エミリー曰く、馬の方は魔導人形らしく、馬車に至っては近代的な構造をしている。
「これはゼイドラムで作られた試作型の魔導馬車だ。 今回のような舗装されてない道を走らざるおえない場合に使う馬車の先行試作タイプだ」
「これを俺達に?」
「そうだ。 行き先を予め馬車に設置してあるナビに話しかける事で反応し、そこまで休まずに走ってくれる。 一般の馬車に比べてかなり速くなってるぞ」
クロウ中佐が渡したい代物は、魔導馬車だった。
今回のような舗装されていない道を走るのにうってつけの代物だという事か。
馬車内にあるナビに目的地を伝える事で、自動でかつ休まずに目的地まで走ってくれるようだ。

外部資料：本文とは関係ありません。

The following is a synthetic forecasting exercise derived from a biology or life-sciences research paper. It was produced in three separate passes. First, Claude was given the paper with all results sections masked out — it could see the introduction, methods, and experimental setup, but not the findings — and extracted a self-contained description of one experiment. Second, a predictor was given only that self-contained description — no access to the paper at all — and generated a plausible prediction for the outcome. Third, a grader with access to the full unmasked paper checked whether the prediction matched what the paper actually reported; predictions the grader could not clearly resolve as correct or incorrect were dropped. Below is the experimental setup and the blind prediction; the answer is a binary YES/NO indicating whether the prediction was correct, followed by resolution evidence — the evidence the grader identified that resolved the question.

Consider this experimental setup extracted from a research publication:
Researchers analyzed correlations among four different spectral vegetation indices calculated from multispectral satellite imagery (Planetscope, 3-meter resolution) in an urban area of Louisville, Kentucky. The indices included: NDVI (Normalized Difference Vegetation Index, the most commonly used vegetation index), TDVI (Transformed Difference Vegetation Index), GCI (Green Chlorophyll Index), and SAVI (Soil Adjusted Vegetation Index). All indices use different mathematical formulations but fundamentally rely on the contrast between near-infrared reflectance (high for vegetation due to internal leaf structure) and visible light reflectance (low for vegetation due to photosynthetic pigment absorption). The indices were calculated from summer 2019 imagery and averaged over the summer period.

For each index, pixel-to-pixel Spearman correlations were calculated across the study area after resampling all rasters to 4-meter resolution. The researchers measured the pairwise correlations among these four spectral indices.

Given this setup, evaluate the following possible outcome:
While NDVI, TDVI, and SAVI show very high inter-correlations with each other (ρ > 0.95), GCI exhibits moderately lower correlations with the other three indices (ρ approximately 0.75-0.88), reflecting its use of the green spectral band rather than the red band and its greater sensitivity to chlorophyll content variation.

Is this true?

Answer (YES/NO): NO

という事は、馬型の魔導人形はかなりの魔力をため込んでいるという事だろう。
「また、馬車や馬型の魔導人形には結界や重力魔法をふんだんに使っている。 そのため、悪い道を走っても馬車は揺れないし、魔物や盗賊は遭遇しない」
「なんて代物なんですか。 確かに重力魔法はゼイドラムの人しか使えないものですが……」
さらなるクロウ中佐からの説明にエミリーは呆れかえる。
ゼイドラムの国民しか使えない重力魔法をふんだんに使い、さらに結界も仕込んでいる。
性能的にチートレベルの代物だから、エミリーが呆れるのも分かる。
「でも、これなら敵にも遭遇せずに快適にガイアブルクに戻れるのですよね?」
「ああ、そうだ。 私が保証しよう」
「だったら、受け取ります。 エミリーもいいよな?」
「うん。 ひなたちゃん達がボク達を心配してるかも知れないし、早めに帰ってあげた方がいいからね」
何だかんだで考えた結果、この試作型の魔導馬車を受け取ることにした。
エミリーに事後確認したが、彼女も俺の決定に同意してくれた。
これがあれば、確かにガイアブルクへの所要日数が短縮されるし、重力魔法のおかげで揺れない上に魔物や盗賊と遭遇しない。
早く戻るのにうってつけの代物なのだ。
「では、食料や衣類など必需品を詰め込んでおこう。 馬車内の設備は君達で中に入って確認してくれ」
「分かりました」
クロウ中佐の命令で、ゼイドラムの兵士たちが食料と衣類などの必需品を詰め込んでいく。
「そういえば、エミリーの方の荷物は?」
「ここに持ってるよ。 下着とかはここにあるしね」
「そっか。 じゃあ、馬車の中に入ろうか。 どんな設備があるか気になるし」
「うん。 ボクも気になるなぁ。 ノンストップだから、それにちなんだ設備があるといいかな? まぁ、アキト君と二人きりになるし、別に大丈夫だけどね」
何か意味深な発言を聞いたが、とにかく俺とエミリーは馬車の中に入った。
設備の確認とナビの使い方を覚えておかないとな。